Mario Draghi porta sulle spalle un’eredità pesante. Quella di una istituzione che, nel giro di poco più di un decennio, ha conseguito una elevatissima reputazione anti inflazionistica, direi sorprendente, che è senza dubbio alla base di gran parte della stabilità che l’area euro ha conosciuto prima della grande recessione dal 2008. Tale reputazione anti-inflazionistica non è stata intaccata dal comportamento della BCE dal 2008 in poi, quando sempre più insistenti sono diventate le domande esterne alla Banca per fare più inflazione, molta di più di quanta non ne stia facendo ora. Inflazione richiesta perché capace di avere due effetti: essendo i tassi nominali allo zero, essa abbatterebbe il costo reale del credito, rilanciando consumi e investimenti (il contrario di quello che fa oggi la crescente deflazione) ed, al contempo, svaluterebbe il valore nominale del debito pubblico, riducendo la necessità di aumentare tasse e diminuire spese per ripagarlo, cose, queste, che impediscono la ripresa.

Nessuno ha sintetizzato meglio di Filippo Taddei, economista di Renzi, ieri su Repubblica, tali domande esterne: “per noi è un vero problema tenere sotto controllo il debito pubblico in deflazione”.
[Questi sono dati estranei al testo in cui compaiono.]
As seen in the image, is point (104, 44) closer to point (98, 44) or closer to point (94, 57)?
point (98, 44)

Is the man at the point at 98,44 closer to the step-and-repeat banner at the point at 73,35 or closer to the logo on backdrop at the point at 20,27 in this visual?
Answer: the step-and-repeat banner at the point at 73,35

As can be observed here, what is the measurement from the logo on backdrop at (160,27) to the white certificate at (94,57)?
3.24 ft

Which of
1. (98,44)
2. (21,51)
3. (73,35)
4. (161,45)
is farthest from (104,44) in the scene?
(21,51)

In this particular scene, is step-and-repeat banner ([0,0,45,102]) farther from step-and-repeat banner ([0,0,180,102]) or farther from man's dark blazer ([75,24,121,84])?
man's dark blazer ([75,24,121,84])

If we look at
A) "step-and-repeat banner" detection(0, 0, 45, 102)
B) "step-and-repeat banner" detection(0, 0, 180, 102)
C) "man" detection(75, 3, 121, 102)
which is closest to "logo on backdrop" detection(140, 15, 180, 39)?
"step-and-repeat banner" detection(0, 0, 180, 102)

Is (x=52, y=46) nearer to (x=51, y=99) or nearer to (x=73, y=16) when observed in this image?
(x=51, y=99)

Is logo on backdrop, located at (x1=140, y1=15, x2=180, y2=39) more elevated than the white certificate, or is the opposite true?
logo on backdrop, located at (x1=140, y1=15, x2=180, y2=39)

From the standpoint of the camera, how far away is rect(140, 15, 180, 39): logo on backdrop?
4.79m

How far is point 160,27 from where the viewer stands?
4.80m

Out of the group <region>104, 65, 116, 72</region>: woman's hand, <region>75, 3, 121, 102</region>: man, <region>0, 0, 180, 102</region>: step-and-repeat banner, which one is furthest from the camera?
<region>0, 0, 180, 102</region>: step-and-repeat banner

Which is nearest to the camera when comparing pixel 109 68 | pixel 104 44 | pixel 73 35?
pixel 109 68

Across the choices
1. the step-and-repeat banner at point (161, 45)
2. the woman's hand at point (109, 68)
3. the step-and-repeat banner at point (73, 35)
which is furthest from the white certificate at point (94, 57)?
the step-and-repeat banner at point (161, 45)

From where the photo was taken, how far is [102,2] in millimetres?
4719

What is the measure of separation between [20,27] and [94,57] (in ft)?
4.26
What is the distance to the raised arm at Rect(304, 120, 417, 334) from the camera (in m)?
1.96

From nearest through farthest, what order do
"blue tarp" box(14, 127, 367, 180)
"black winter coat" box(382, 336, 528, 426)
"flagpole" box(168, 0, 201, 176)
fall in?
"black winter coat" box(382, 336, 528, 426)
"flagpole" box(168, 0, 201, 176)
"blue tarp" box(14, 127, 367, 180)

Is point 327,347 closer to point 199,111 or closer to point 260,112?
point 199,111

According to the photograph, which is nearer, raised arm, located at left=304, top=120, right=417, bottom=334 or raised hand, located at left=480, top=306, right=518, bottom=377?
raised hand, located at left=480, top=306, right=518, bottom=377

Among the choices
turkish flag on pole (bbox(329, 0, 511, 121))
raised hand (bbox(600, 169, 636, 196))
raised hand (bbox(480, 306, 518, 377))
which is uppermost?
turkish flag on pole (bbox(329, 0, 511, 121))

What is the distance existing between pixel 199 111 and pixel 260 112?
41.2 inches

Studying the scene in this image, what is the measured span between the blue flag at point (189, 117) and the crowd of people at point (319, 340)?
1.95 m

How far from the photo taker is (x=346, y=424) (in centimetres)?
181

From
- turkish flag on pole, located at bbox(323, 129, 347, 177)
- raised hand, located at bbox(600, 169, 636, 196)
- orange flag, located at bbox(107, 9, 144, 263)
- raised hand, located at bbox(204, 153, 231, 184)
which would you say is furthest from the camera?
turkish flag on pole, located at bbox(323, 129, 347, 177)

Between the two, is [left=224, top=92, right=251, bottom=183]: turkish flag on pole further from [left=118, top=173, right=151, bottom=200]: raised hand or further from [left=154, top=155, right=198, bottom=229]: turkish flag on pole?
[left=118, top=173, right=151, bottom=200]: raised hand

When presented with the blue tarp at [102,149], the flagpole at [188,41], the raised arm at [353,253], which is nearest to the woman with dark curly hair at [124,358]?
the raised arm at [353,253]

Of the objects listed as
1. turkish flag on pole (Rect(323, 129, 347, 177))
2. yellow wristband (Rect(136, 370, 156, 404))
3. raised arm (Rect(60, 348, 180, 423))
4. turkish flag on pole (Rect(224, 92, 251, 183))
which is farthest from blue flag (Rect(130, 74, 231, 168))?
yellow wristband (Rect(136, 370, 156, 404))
Draghi riuscirà a resistere a queste pressioni di Renzi e di tutti i governi in difficoltà? E’ cosa buona che vi resista nelle condizioni in cui versa l’Europa? Non vi sarebbe una soluzione capace di salvare l’Europa mantenendo alta la reputazione anti inflazionistica della BCE? Sono queste le domande a cui rispondono di due ricercatori nel loro affascinante saggio.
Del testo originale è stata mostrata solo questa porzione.